For her Research Master in African History at the University of Leiden and the African Studies Centre Jonna conducted research, again in Chad in 2007, on the topic of girl migrants and domestic workers. In her thesis ‘Navigating the Urban Landscapes of Uncertainty and Human Anchorage: Girl Migrants in N’Djamena’ she focused on the urban networks between the girls themselves, their male counterparts and chiefs in the context of insecurity, and on the aspirations and poverty in the capital city of a volatile country. Before she started a PhD, she worked for one and a half year with the Foundation for Refugee Students UAF in Utrecht. There she advised refugee students and also carried out research on the integration of refugee medical doctors in the Dutch health care system.

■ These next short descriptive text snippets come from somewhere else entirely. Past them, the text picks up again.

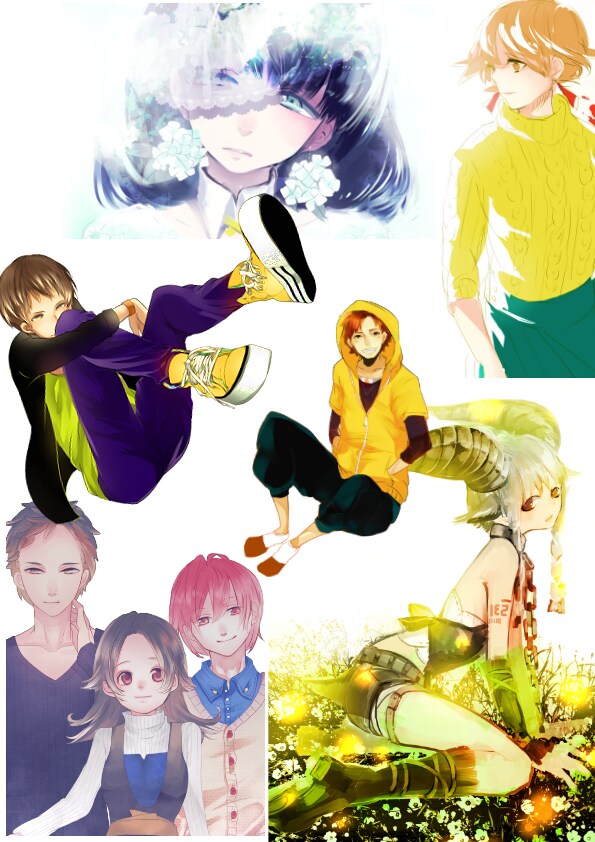 イベント・仕事・ポスター用のイラスト描きます 温かいイラストを求めているあなたへ。写真をイラストに。 イメージ3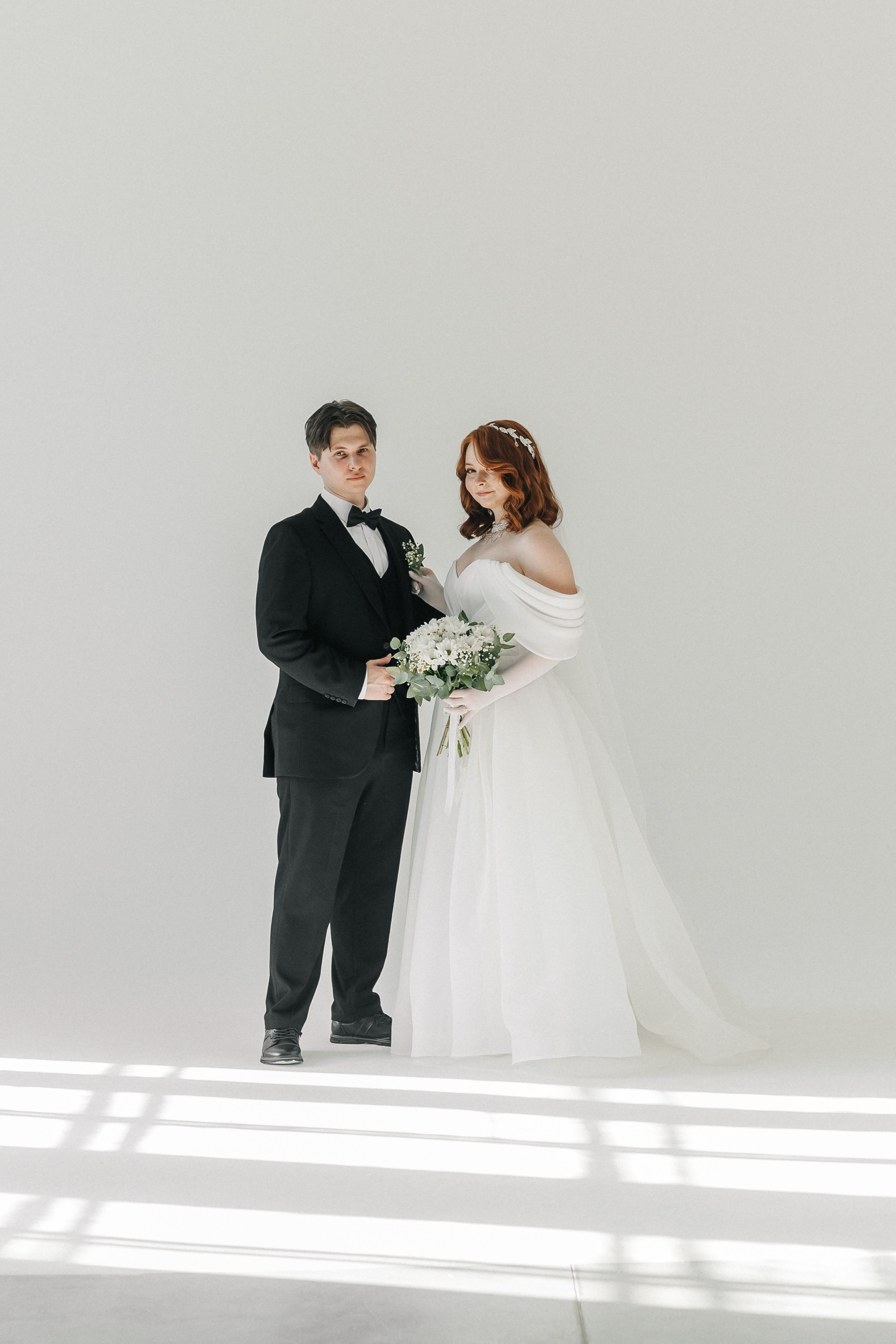 Свадьба для Екатерины и Никиты. Свадебный и семейный фотограф г. Ярославль Савинская Анастасия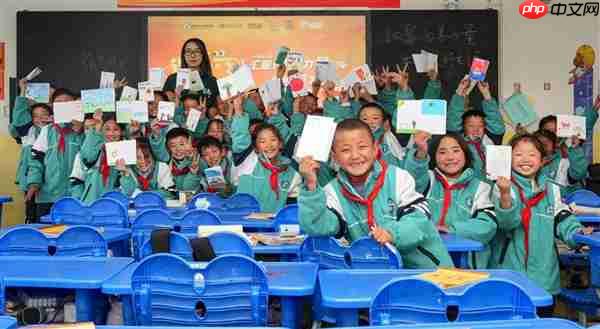 华硕e创公益十七载:“科普智联室”赋能乡村 万名青年志愿者用科技点亮未来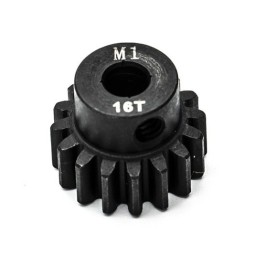 Pignon moteur 16T 1/8 5mm module 1 Konect Konect KN-180116 - 1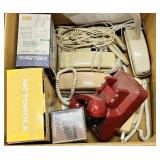VINTAGE TELEPHONES
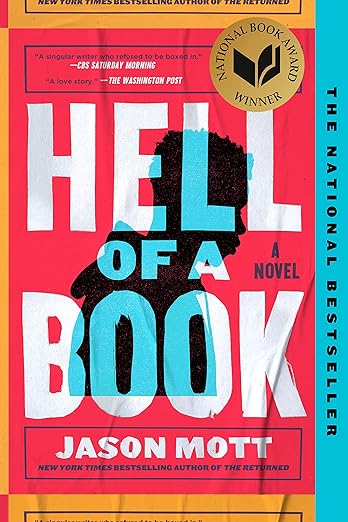 Hell of a Book | Jason Mott
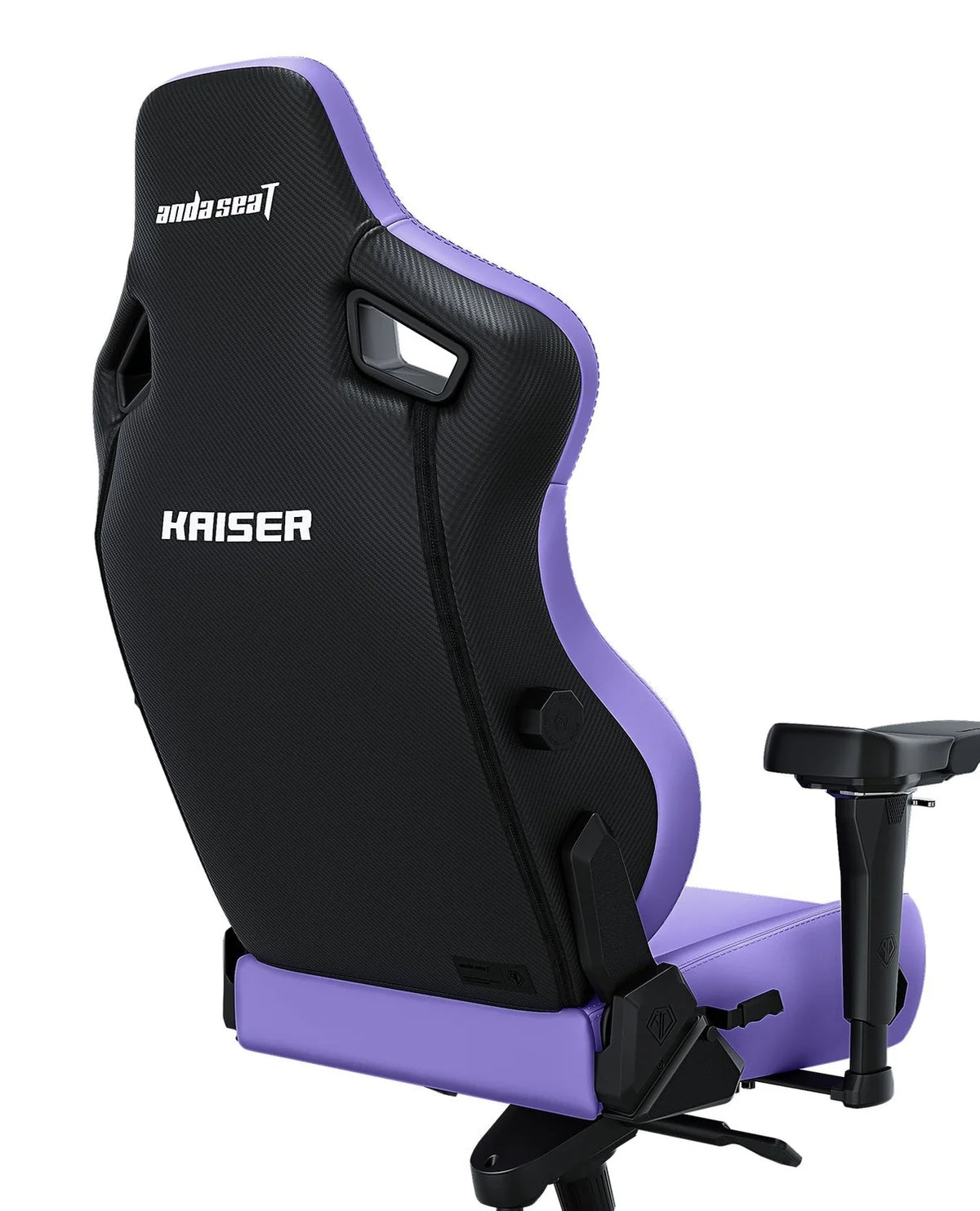 AndaSeat Kaiser 4 Premium Gaming Chair, Purple, product image 7
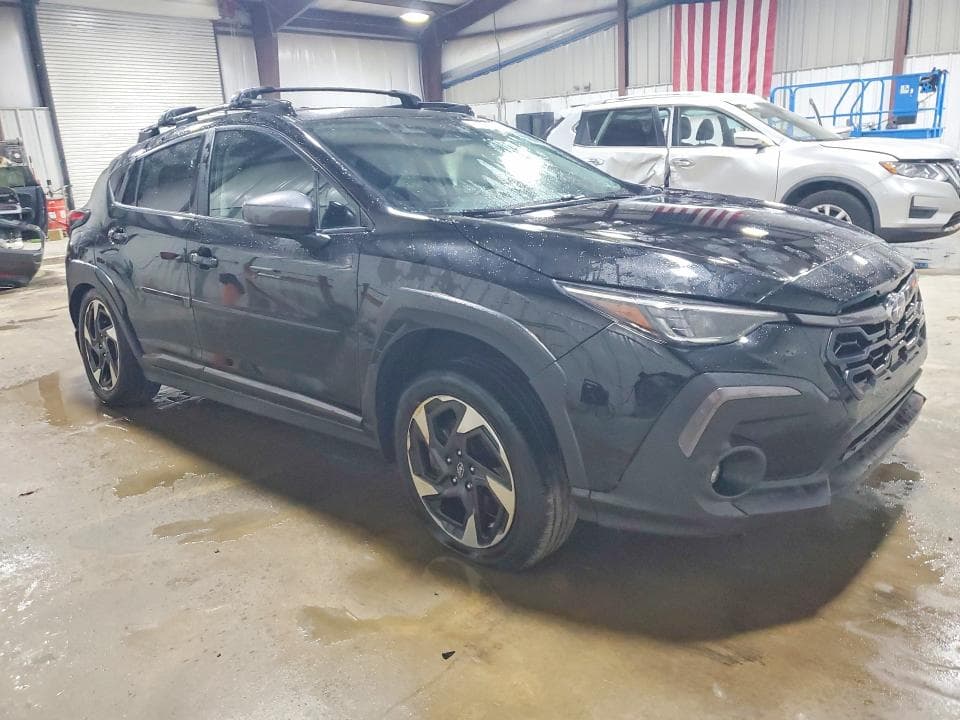 2025 SUBARU CROSSTREK LIMITED 4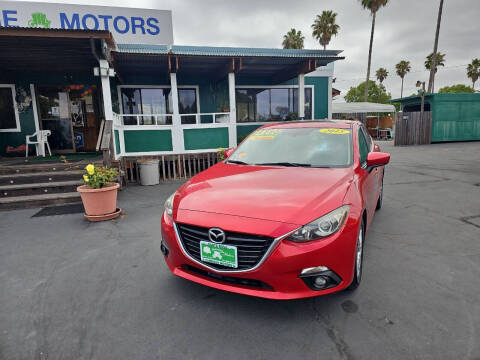 2015 Mazda MAZDA3 i Grand Touring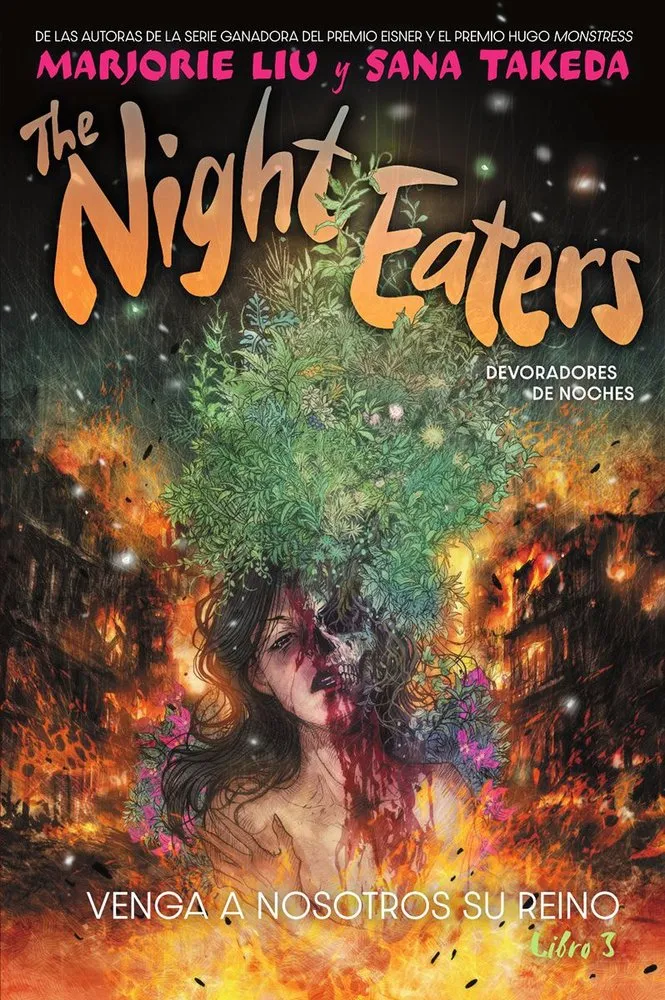 [9788467980134] THE NIGHT EATERS 3 DEVORADORES DE NOCHES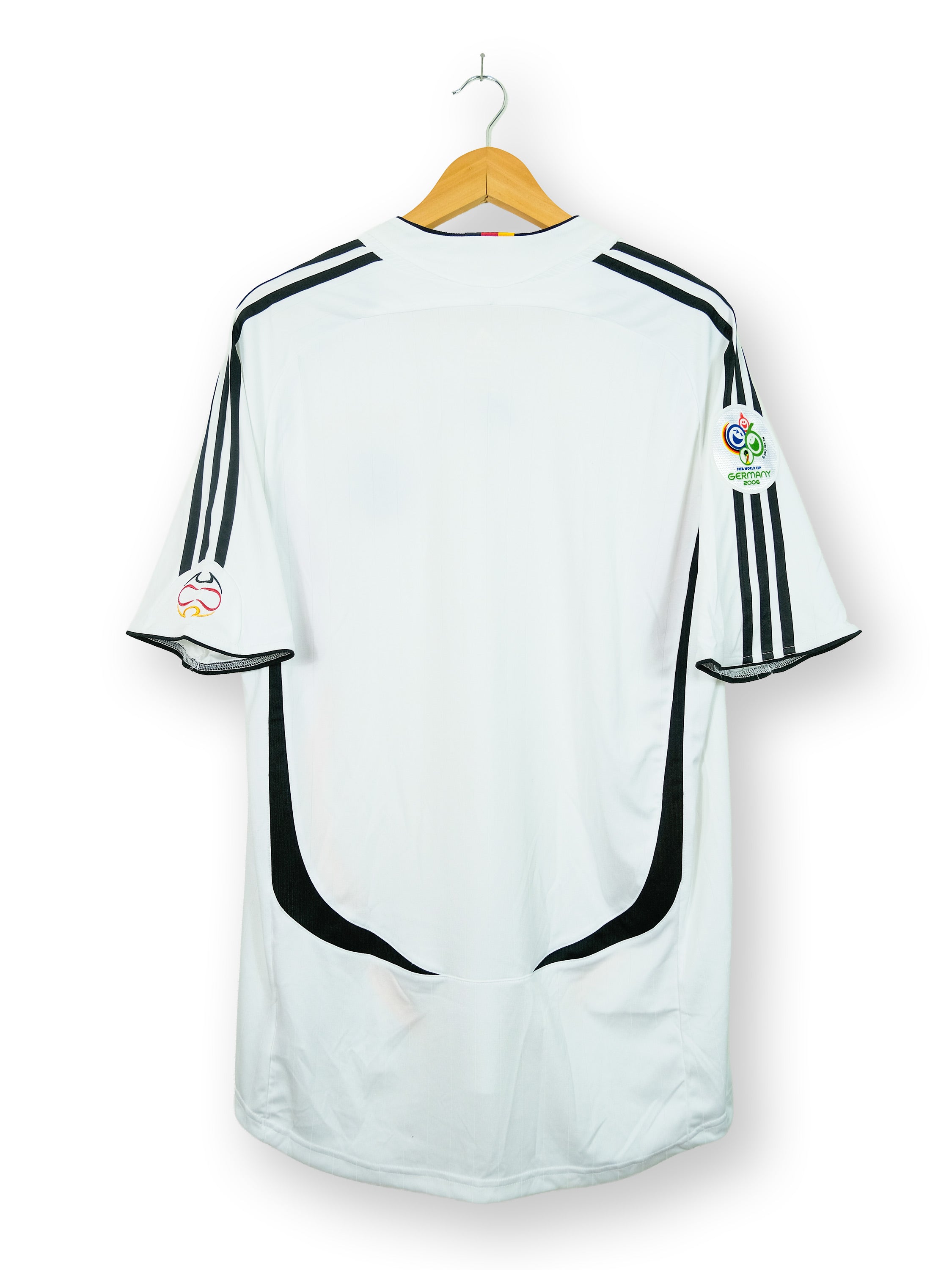 Deutschland 2006/07 Heim Trikot (L)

Thereafter Jonna began her PhD at the Amsterdam Institute for Social Science Research (AISSR) at the University of Amsterdam (UvA). The research was funded by NWO and under the supervision of professor Ria Reis (LUMC/UvA) and professor Mirjam de Bruijn (Leiden University). In this PhD project her interests in African History and Medical Anthropology re-emerged. The project was focused on a marginal border region of Uganda. In the Yumbe District, West Nile, many different rebel groups had been active from 1979-2002 and her focus was on how young people’s life trajectories were influenced by these past conflicts. She concentrated on the impact of a militarized past and how this has influenced young people’s social imaginary until today and she shows how the persistence of such an imaginary relates to the unrelenting politics of marginalization and fragile prospects for enduring peace on Uganda’s fringes. During her PhD at the UvA she has taught several courses in the Bachelor Cultural Anthropology and Development Sociology.

CTD publications by Jonna Both:


  • Both, J. & M. E. de Bruijn (2017), ‘Youth Between State and Rebel (Dis) Orders: Contesting Legitimacy from Below in Sub-Sahara Africa’, Small Wars & Insurgencies 28(4-5): 779-798.
  • Both, J. & M. E. de Bruijn (2017), ‘The mobile phone and society in South Sudan: A critical historical-anthropological approach’, Journal of African Media Studies 9(2): 323-337.


  • Both, J. (2017), Conflict Legacies. Understanding youth’s post-peace agreement practices in Yumbe, north-western Uganda, Amsterdam University/ Leiden University: doctoral dissertation.


  • Both, J. & M. E. de Bruijn, ‘(re)New(ed) claims on citizenship/belonging in sub-Sahara Africa’. Paper presented during the conference ‘From Disorder to Order: Conflict and the Resources of Legitimacy’, Leiden, 20-21 October 2016.